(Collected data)
^^^^^^^^

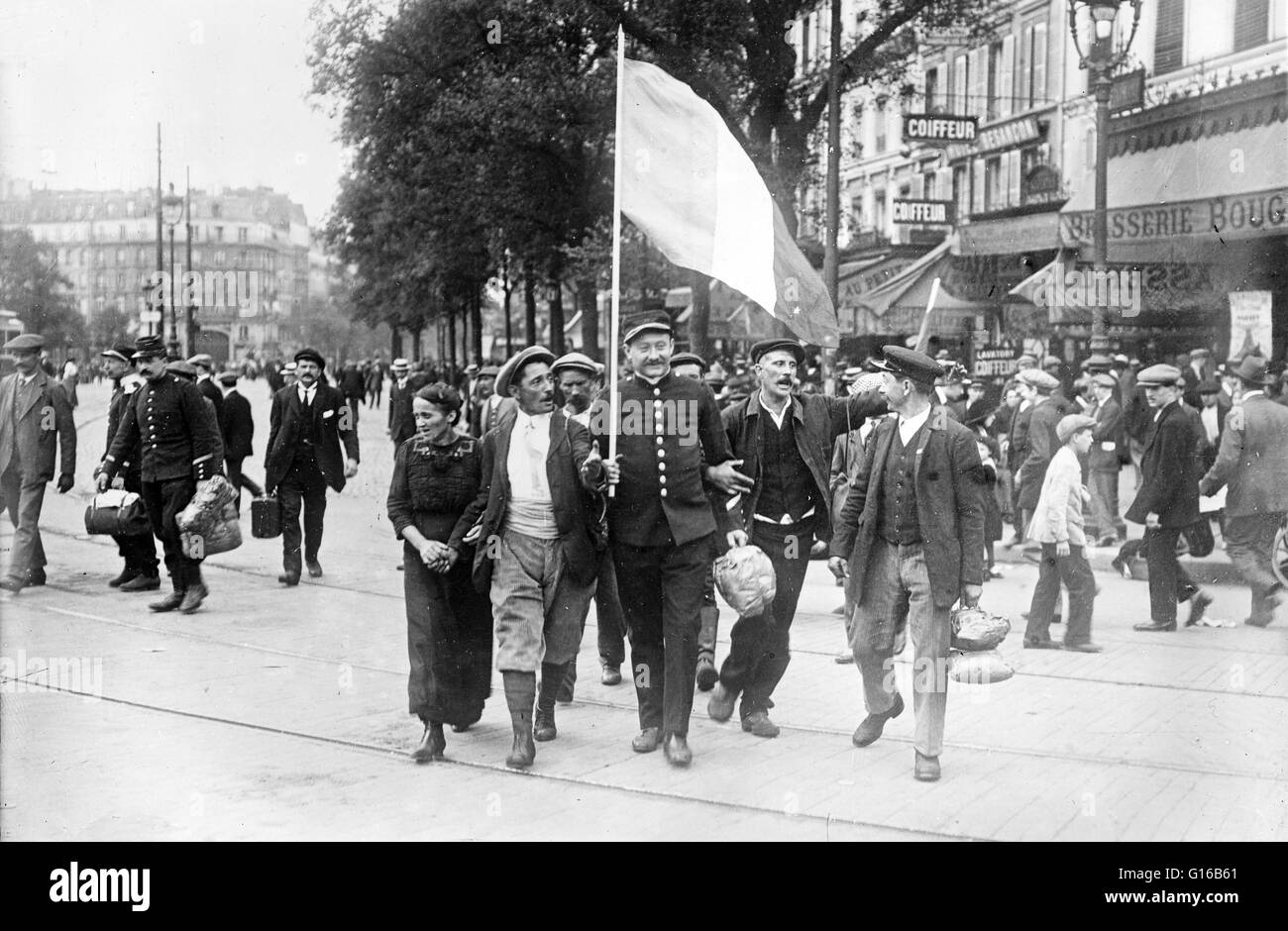 French reservist soldiers marching in front of the Brasserie Bougeneaux (9 Rue de Strasbourg), Paris, France, on - Stock Image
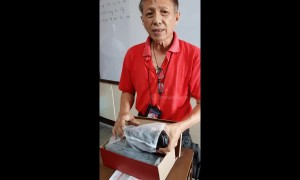 Filipino teacher breaks down in tears when pupils buy him a new pair of shoes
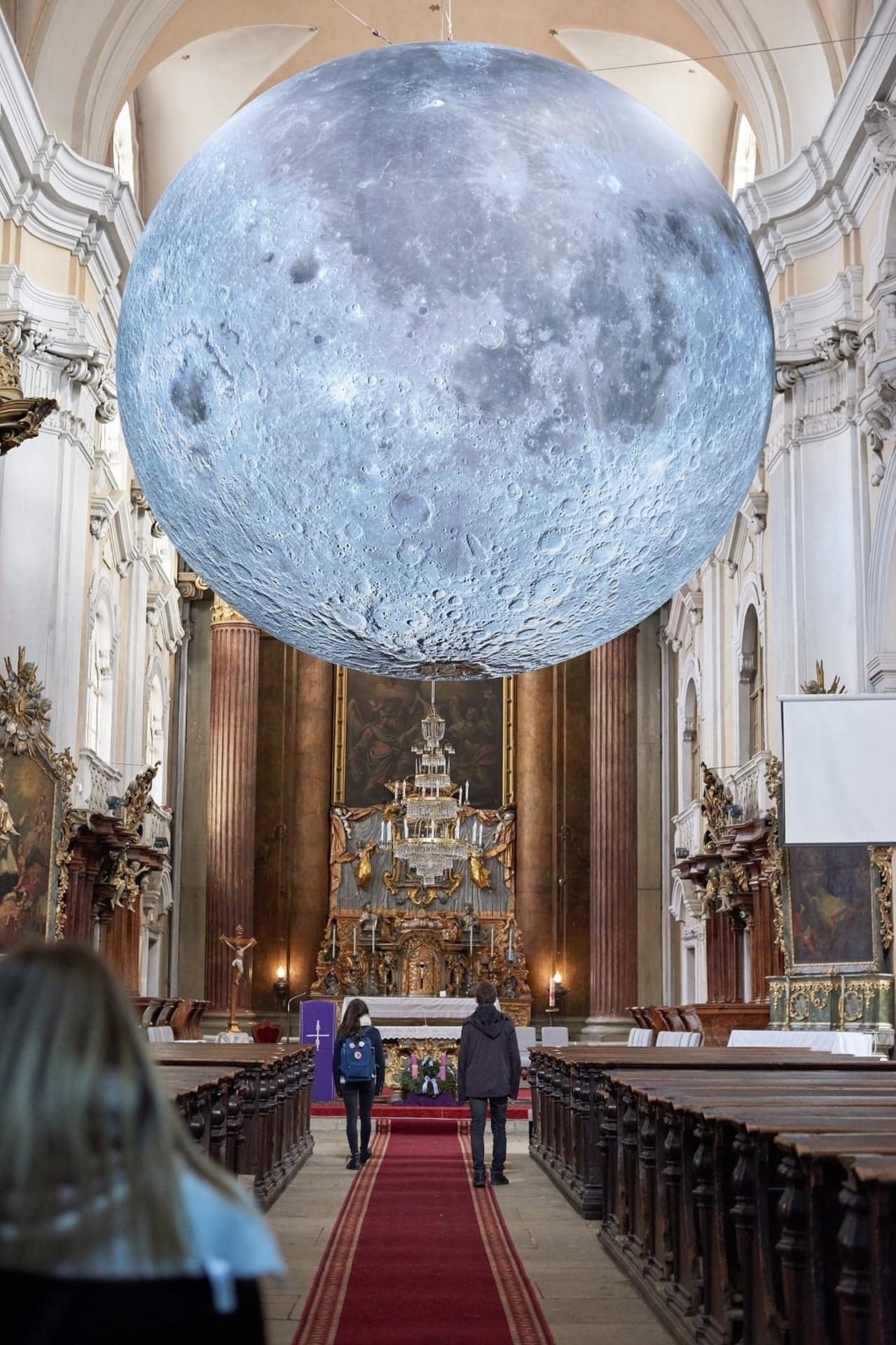Ludzie oglądają wystawę nazwaną Muzeum Księżyca autorstwa Luke'a Jerrama w kościele pijarów Cluj-Napoca w Rumunii. Fot. PAP/EPA/ISTVAN BIRO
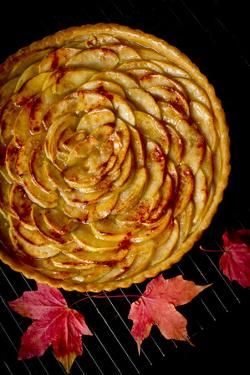 A Fresh Baked French Apple Tart with Colorful Fall Leaves Placed on a Cooling Rack by Cynthia Classen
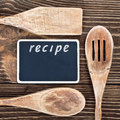 Kitchen utensils and a blackboard to write a recipe wooden Royalty Free Stock Photo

^^^^^^^^

__EXERCISE__
Your output should be exactly the lines of the records above from the one with "Filipino teacher breaks" through the last, both ends included, with pictures excluded.

__EXPECTED ANSWER__
 Filipino teacher breaks down in tears when pupils buy him a new pair of shoes
Ludzie oglądają wystawę nazwaną Muzeum Księżyca autorstwa Luke'a Jerrama w kościele pijarów Cluj-Napoca w Rumunii. Fot. PAP/EPA/ISTVAN BIRO
 A Fresh Baked French Apple Tart with Colorful Fall Leaves Placed on a Cooling Rack by Cynthia Classen
 Kitchen utensils and a blackboard to write a recipe wooden Royalty Free Stock Photo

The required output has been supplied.